結果として、経理部署は起票のようないわゆる経理っぽい業務はしなくて済むようになりました。その分の時間を、数値の裏付けを確認して経理の妥当性をチェックしたり、事業の収益分析をするといったより本質的な部分に使うことができるようになってきています。

年間1万時間の工数削減 人員はそのままで年間20社設立

現在50社弱の子会社で、DOXを導入しています。同じシステムをコピーして展開するだけなので、導入には何の苦労もありません。DOXを活用することで、グループ全体で年間1万時間ほど作業時間を減らすことに成功しました。

結果としてバックオフィス業務にかける人数はそのままで、年間20社のペースで事業子会社を増やせています。

このプロジェクトを進めるにあたって感じたのは、現場の業務効率化を考える際に重要なのは「まず、現場の当たり前を見直すこと」だということです。

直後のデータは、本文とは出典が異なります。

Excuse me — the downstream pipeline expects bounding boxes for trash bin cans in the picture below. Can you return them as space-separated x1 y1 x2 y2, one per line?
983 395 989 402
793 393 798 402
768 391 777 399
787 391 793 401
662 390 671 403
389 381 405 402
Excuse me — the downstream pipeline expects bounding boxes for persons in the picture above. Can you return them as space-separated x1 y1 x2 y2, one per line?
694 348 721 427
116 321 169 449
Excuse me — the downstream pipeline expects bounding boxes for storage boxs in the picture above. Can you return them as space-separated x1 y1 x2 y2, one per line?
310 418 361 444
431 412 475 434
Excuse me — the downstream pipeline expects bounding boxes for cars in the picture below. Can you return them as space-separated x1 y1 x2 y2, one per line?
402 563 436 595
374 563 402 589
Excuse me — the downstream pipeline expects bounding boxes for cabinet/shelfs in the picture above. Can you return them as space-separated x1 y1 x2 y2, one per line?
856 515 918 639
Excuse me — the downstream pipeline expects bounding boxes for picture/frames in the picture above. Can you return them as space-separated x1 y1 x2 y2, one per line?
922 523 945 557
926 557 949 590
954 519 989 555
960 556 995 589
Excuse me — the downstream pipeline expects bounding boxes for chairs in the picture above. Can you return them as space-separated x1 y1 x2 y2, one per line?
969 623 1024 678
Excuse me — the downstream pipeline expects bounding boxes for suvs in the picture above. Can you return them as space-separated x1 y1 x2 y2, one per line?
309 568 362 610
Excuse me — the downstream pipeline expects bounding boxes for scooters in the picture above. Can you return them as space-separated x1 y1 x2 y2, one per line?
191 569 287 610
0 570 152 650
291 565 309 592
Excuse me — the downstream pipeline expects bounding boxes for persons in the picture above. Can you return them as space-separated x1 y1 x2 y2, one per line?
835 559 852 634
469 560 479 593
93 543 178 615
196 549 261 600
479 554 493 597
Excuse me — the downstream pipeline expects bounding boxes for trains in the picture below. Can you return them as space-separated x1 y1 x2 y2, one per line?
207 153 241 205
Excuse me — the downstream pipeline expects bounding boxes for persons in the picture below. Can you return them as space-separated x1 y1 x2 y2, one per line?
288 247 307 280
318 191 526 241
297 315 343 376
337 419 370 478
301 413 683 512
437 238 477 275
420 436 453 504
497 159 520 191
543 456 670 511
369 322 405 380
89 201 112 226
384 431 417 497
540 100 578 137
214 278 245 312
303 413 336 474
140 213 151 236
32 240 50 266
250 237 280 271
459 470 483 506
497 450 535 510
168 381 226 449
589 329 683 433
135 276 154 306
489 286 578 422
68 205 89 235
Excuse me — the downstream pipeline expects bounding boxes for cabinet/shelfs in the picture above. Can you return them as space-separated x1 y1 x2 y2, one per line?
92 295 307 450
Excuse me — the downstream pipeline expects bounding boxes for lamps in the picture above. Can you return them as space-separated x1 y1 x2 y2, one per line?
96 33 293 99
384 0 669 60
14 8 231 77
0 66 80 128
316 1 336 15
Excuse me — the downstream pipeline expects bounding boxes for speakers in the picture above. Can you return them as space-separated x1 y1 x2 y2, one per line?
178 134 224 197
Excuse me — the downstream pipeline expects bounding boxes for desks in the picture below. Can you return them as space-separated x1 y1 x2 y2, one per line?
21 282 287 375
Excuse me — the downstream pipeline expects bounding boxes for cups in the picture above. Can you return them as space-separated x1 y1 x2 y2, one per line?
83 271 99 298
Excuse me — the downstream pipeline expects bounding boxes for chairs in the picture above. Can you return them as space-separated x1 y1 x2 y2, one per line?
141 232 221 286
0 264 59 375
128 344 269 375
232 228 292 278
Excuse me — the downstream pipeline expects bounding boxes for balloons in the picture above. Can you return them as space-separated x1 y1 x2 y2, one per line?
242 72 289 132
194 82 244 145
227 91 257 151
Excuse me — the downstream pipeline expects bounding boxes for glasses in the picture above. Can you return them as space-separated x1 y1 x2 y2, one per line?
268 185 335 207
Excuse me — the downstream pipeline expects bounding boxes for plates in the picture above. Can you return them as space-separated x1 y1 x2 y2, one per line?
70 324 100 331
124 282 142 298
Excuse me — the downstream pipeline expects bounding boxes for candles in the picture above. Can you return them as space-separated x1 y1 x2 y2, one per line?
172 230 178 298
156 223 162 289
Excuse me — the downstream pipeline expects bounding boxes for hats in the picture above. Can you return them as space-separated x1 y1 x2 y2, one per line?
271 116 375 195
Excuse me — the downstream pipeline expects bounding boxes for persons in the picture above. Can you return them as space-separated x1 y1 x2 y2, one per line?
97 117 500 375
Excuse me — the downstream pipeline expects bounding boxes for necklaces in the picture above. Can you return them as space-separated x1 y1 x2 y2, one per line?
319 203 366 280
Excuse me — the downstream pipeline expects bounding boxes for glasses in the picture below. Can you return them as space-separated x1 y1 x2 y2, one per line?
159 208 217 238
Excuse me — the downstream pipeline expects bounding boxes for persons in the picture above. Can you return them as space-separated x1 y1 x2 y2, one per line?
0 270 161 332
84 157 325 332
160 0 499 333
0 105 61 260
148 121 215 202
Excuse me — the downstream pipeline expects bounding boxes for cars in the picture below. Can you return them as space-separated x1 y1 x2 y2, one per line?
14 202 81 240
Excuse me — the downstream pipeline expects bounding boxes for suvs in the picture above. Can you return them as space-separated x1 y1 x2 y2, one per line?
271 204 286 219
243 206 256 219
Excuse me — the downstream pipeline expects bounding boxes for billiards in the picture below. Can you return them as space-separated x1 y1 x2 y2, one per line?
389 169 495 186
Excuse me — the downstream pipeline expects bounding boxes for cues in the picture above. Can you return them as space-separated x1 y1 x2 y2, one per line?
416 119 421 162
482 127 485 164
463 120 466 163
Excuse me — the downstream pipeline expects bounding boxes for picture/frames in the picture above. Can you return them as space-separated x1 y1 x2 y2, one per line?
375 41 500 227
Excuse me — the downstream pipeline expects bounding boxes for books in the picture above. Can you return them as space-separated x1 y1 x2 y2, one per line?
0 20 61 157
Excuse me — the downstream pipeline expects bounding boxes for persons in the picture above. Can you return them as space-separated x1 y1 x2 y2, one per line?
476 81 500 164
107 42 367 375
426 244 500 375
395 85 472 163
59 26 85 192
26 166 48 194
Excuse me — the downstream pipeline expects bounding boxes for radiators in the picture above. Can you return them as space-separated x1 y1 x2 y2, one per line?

例えば、業務をヒアリングしていた中で、一つの業務プロセスの中で同じようなデータをそれぞれ別の担当者が作成していることがありました。業務に慣れてしまうと「そもそもこの業務フローは適切か」と考えることが難しくなってしまいますが、常にそれを自分に問うことが大切だと思います。

「one fact, one time」の思想で「大統領ボタン構想」へと進む

鹿倉 良太さん

我々がシステム構築を行ううえで大切にしているのは「one fact, one time」というコンセプトです。「1つの事実が発生した瞬間に、1回の処理で全て終わらせてしまう」という考え方になります。

例えば同じデータを複数回、違うファイルに入力する必要をなくすということですね。これを実現するためにはデータの自動連携が必須になるのですが、この部分とkintoneが持つ機能が非常にマッチしたことが、成功要因のひとつかなと思っています。

また、実はこのプロジェクトの背景には、「大統領ボタン構想」という、ボタン1つで決算業務が完了するシステムを作りあげる構想があります。その構想のゴールから考えると、今はまだ50%くらいの出来具合かなと思っています。

今後は管理業務だけでなく、事業サイドの数値管理にもDOXをオーバーラップさせていきたいと思っています。引き続きkintoneを使用して、業務効率化を促進する社内システムを構築していきたいです。(了)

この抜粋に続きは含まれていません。